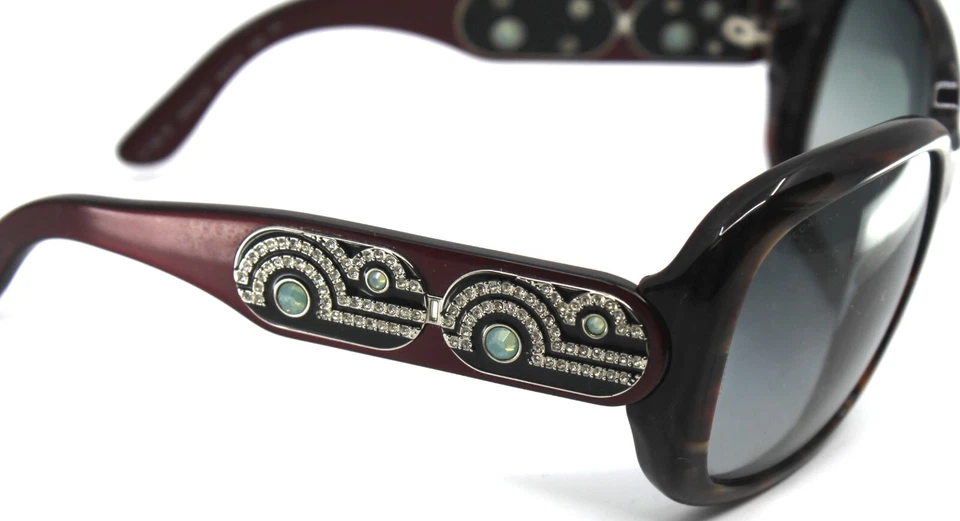 Gafas de sol de colección BVLGARI edición limitada rojas/marrones 5034/3C 130 3N 60□19 8038-B Foto 4 de 4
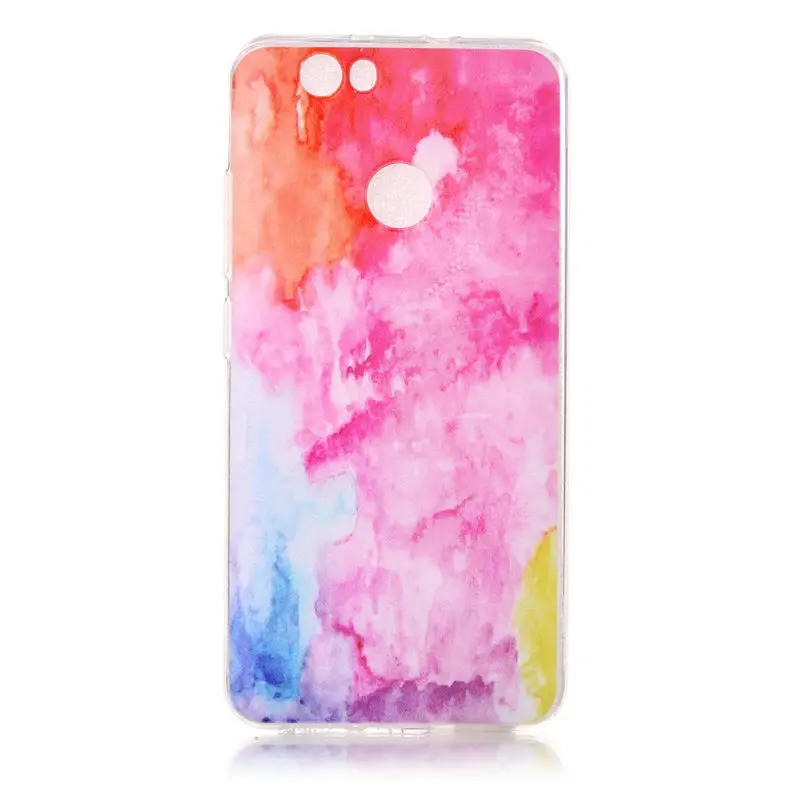 Hot Sale Case For Huawei nova 5.0&quot Soft Silicone Transparent TPU Cartoon Painted Cell Phone Back Cover |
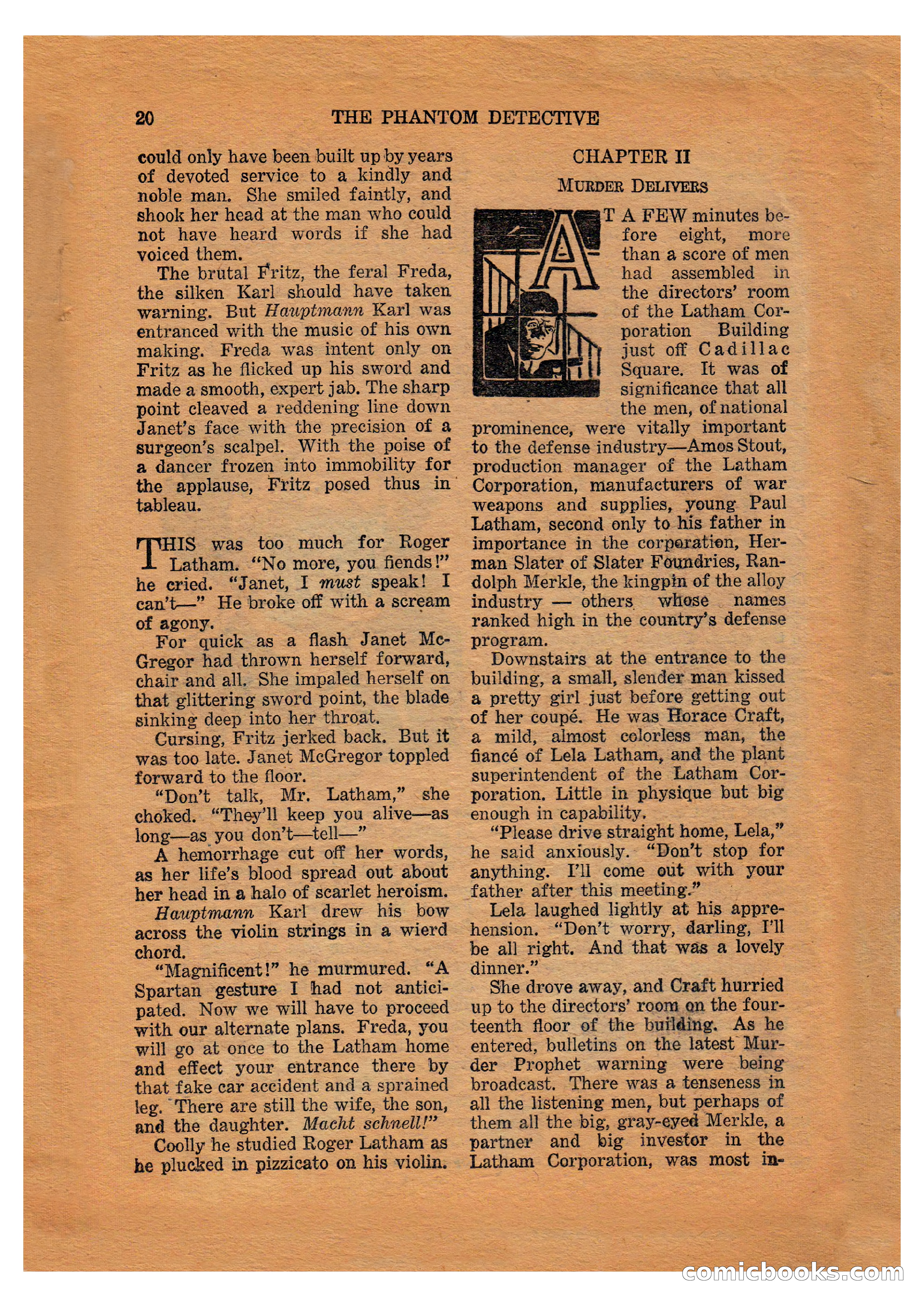 The Phantom Detective (April 1941) — page 20 of 116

◆ ◆ ◆ ◆ ◆

Output all of the listing above, exactly as given, but without its pictures.

 Gafas de sol de colección BVLGARI edición limitada rojas/marrones 5034/3C 130 3N 60□19 8038-B Foto 4 de 4
 Hot Sale Case For Huawei nova 5.0&quot Soft Silicone Transparent TPU Cartoon Painted Cell Phone Back Cover |
 The Phantom Detective (April 1941) — page 20 of 116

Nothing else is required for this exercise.